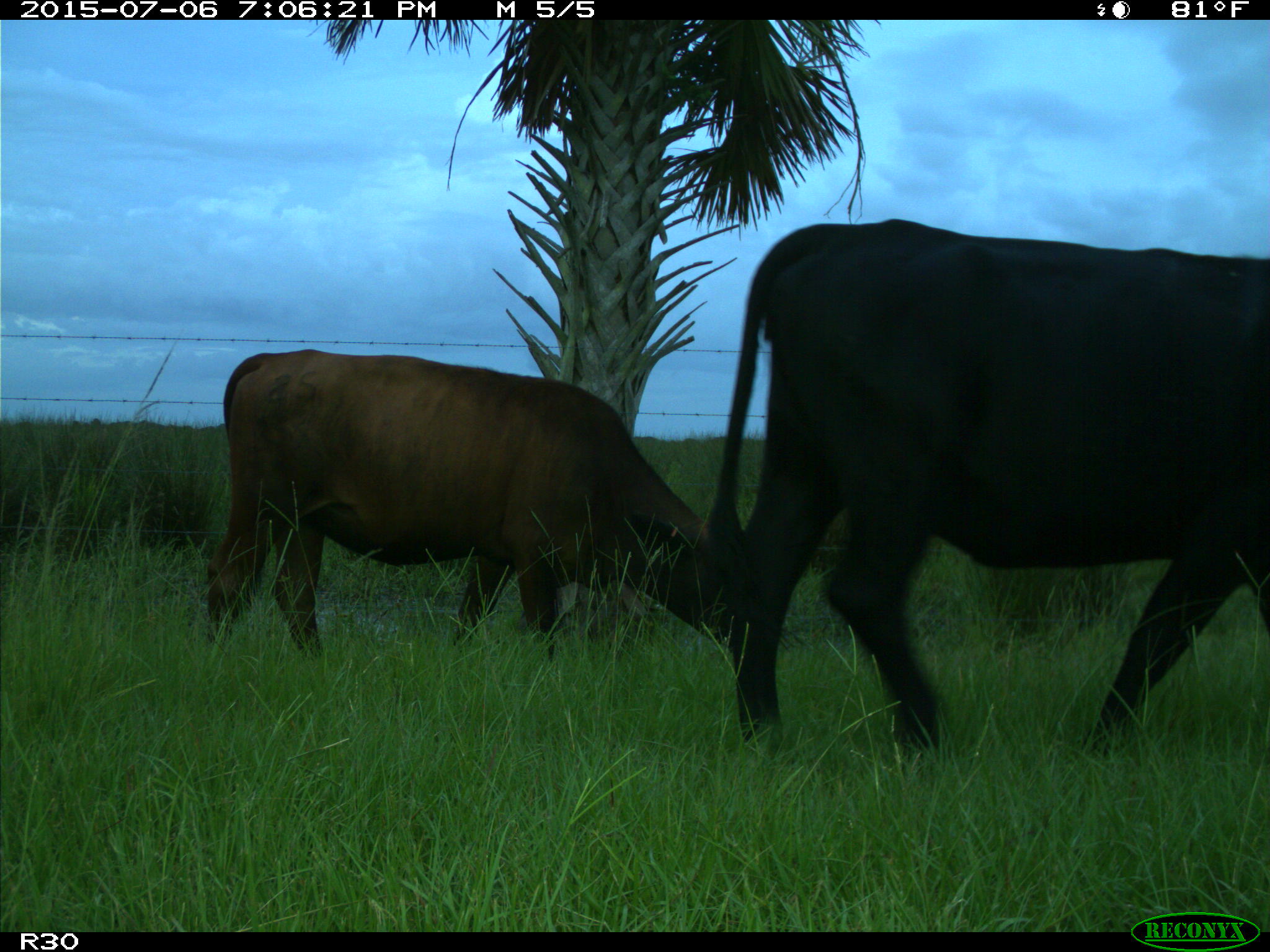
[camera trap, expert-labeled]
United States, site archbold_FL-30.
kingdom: Animalia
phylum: Chordata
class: Mammalia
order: Artiodactyla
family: Bovidae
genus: Bos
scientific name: Bos taurus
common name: domestic cow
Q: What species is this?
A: Bos taurus (domestic cow).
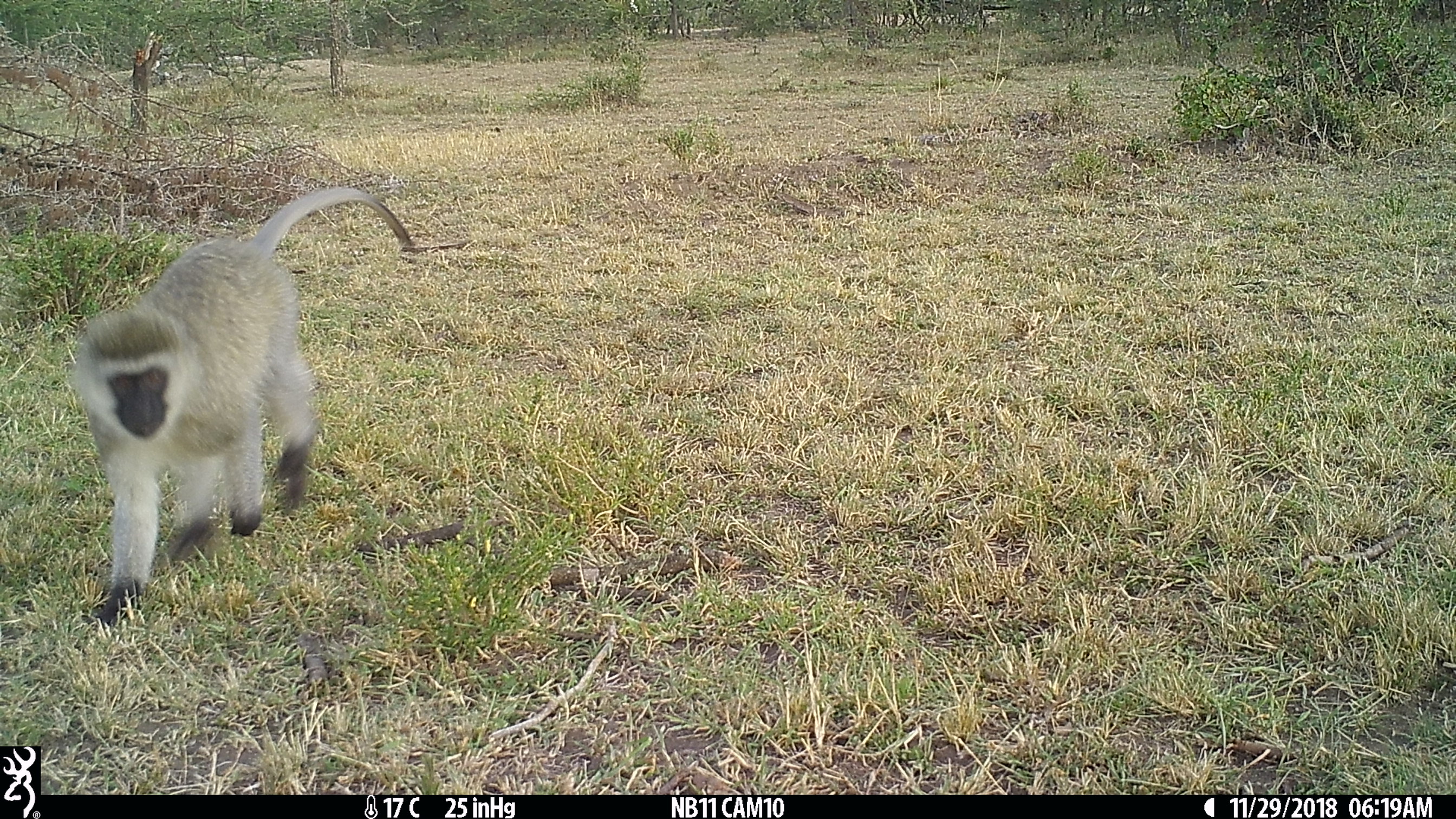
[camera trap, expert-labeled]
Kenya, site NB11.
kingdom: Animalia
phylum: Chordata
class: Mammalia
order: Primates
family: Cercopithecidae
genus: Chlorocebus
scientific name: Chlorocebus pygerythrus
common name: vervet monkey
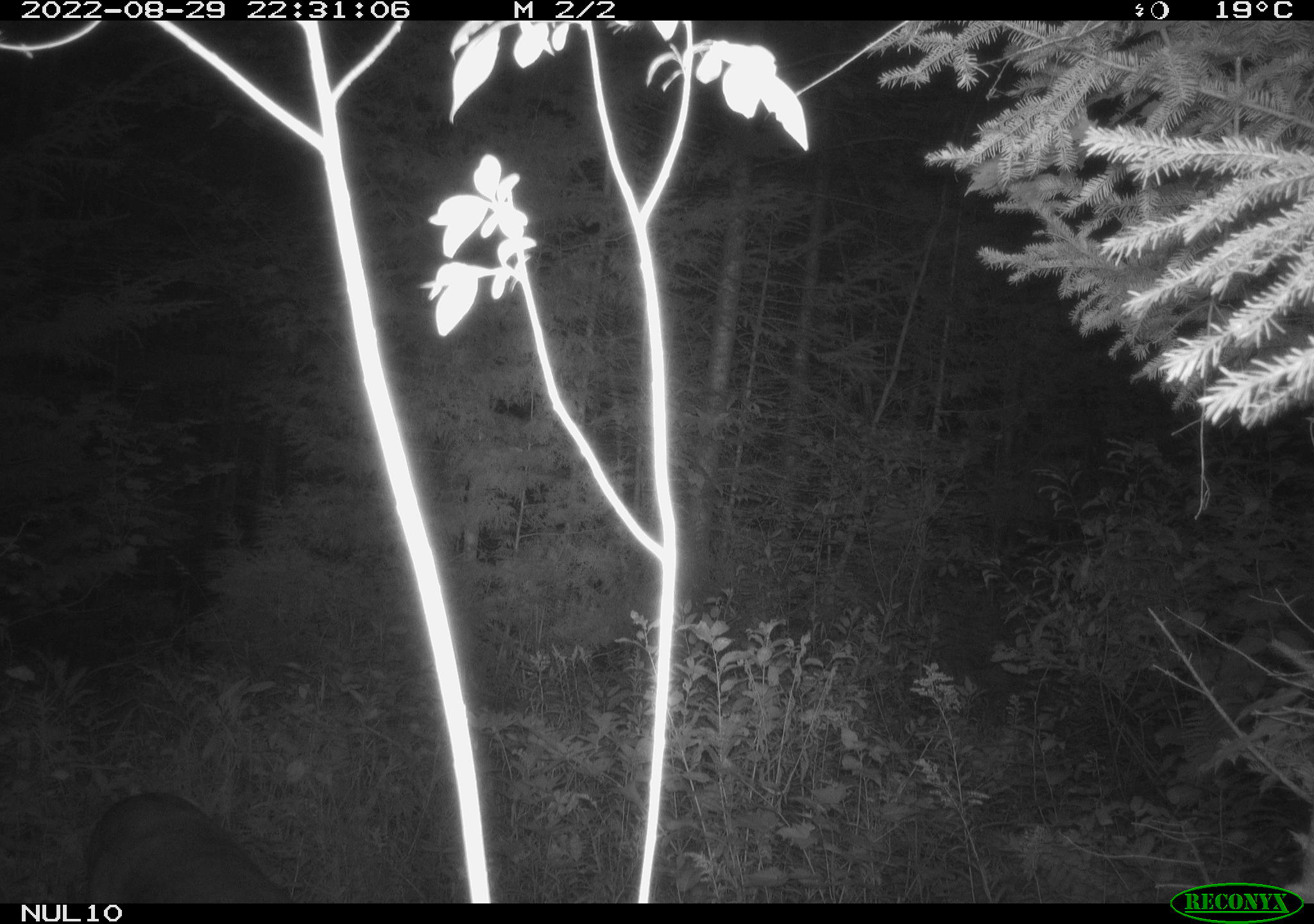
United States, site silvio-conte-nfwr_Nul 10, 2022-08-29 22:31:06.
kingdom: Animalia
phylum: Chordata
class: Mammalia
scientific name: Mammalia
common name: mammal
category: mammal sp.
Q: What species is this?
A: Mammal sp. (mammal) (Mammalia).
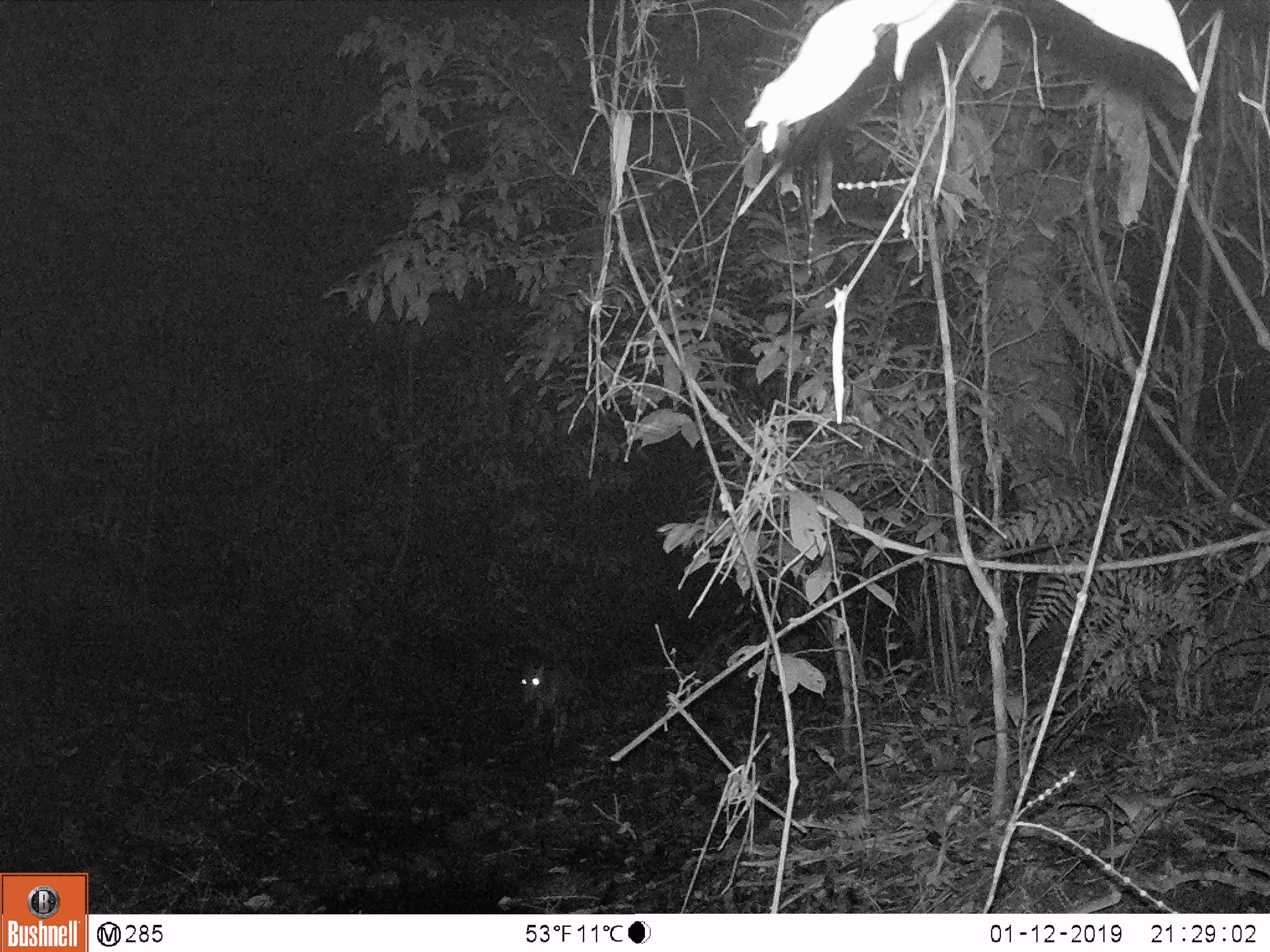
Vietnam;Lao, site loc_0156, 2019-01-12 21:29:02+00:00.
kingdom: Animalia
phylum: Chordata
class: Mammalia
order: Artiodactyla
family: Cervidae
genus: Muntiacus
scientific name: Muntiacus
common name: muntjacs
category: unidentified muntjac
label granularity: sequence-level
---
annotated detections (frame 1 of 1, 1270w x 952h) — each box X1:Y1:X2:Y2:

- _WHAT TO WORK ON_
Reproduce exactly, and only, the lines from the opening line of the listing above through the line holding "scientific name: Chlorocebus pygerythrus", minus the pictures.

- _RESULT_
[camera trap, expert-labeled]
United States, site archbold_FL-30.
kingdom: Animalia
phylum: Chordata
class: Mammalia
order: Artiodactyla
family: Bovidae
genus: Bos
scientific name: Bos taurus
common name: domestic cow
Q: What species is this?
A: Bos taurus (domestic cow).
[camera trap, expert-labeled]
Kenya, site NB11.
kingdom: Animalia
phylum: Chordata
class: Mammalia
order: Primates
family: Cercopithecidae
genus: Chlorocebus
scientific name: Chlorocebus pygerythrus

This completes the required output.